▸ **Lesetext**:
|---|

Inwieweit dies bei den zahlreichen indianischen Nationen hätte Realität werden können, bleibt natürlich Spekulation. Tatsache ist jedoch, dass der gesellschaftliche Entwicklungsstand der amerikanischen Siedler (mit ihrer primär europäischen Prägung) kaum vergleichbar mit den Jägern und Sammlern der Nomadenstämme war, die im Kern ihre urzeitlichen Lebensgewohnheiten beibehielten. Der Autor setzt mit seinem alternativen Geschichtsverlauf voraus, dass die Indianer sich innerhalb einer Generation von der Steinzeit (Pfeil und Bogen samt Tomahawk) in die Moderne (Granaten, Tretminen und Maschinengewehre) katapultieren und taktische Konzepte plus Gefechtsstrategien diszipliniert umsetzen konnten. Er umschreibt diese seltsame Turbo-Verwandlung mit dem Satz: „Die Indianer waren plötzlich zu etwas anderem geworden“. Dies reicht meines Erachtens aber nicht, um ihnen glaubhaft die Entwicklung „der ersten Luftwaffe der Welt“ zuzutrauen, wie es Cruz-Smith tut. Hier fehlt - neben den technischen Ausbildungsstätten - vor allem die Technik-Affinität bei Naturvölkern, die Schußwaffen nicht selbst erfanden und weiterentwickelten, sondern diese erbeuteten oder erwarben.
Fraglich ist zudem, ob eine durch eine Indianernation in Ost und West geteilte USA überhaupt die Fähigkeit und Motivation gehabt hätte, etwa den (vom Autor explizit angesprochenen) Vietnamkrieg zu führen. Allein der Schutz der Außen- und Binnengrenzen hätte Truppen und Energie gebunden, Mexiko hatte ja bereits immense Gebiete an die USA verloren (Revanchegedanke) und Großbritannien (im Buch den USA gegenüber feindselig) stand quasi an der Nordgrenze (Kanada). Auch der Immigrantenstrom in die überfüllte Staaten mit wenig wirtschaftlichem Wachstum (Keine Transportwege „Coast to Coast“) wäre versiegt, daher bleibt schon fraglich, woher die Soldaten für interkontinentale Einsätze hätten kommen sollen. Die Vorstellung des Autors, dass karibische Staaten, Kuba und die Philippinen Bundesstaaten der USA wurden, mag manchem gefallen, bleibt aber vor diesem Hintergrund doch eher unwahrscheinlich.

|---|

▸ **Gespeicherte Daten**:

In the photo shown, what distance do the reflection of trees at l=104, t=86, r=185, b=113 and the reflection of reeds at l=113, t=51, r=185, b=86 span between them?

|---|

▸ **Zu erledigen**:
[A] Prüfe, ob die folgenden Aussagen mit dem Lesetext übereinstimmen, und belege jedes Ja oder Nein mit den entscheidenden Worten als wörtlichem Zitat.
(i) Die Naturvölker haben ihre Schusswaffen selbst erfunden.
(ii) Im Buch ist Großbritannien den USA gegenüber feindselig.
(iii) Der Lesetext hält es für wahrscheinlich, dass Kuba und die Philippinen Bundesstaaten der USA geworden wären.
[B] Beantworte diese Fragen zum Lesetext jeweils kurz:
(i) Welche Waffen stehen im Lesetext für die Steinzeit?
(ii) Welchen Krieg spricht der Autor des Buches ausdrücklich an?
(iii) Was hatte Mexiko bereits an die USA verloren?
[C] Erkläre in ein bis drei Sätzen, warum der Lesetext es für fraglich hält, woher die Soldaten für interkontinentale Einsätze hätten kommen sollen.

▸ **Als Antwort**:
[A]
(i) Nein: „die Schußwaffen nicht selbst erfanden und weiterentwickelten, sondern diese erbeuteten oder erwarben“
(ii) Ja: „Großbritannien (im Buch den USA gegenüber feindselig)“
(iii) Nein: „bleibt aber vor diesem Hintergrund doch eher unwahrscheinlich“

[B]
(i) Pfeil und Bogen samt Tomahawk
(ii) den Vietnamkrieg
(iii) immense Gebiete

[C] Der Strom der Einwanderer in die überfüllten Staaten wäre versiegt, weil diese Staaten wenig wirtschaftliches Wachstum gehabt hätten. Es hätte nämlich keine Transportwege „Coast to Coast“ gegeben. Außerdem hätte schon der Schutz der Außen- und Binnengrenzen Truppen und Energie gebunden.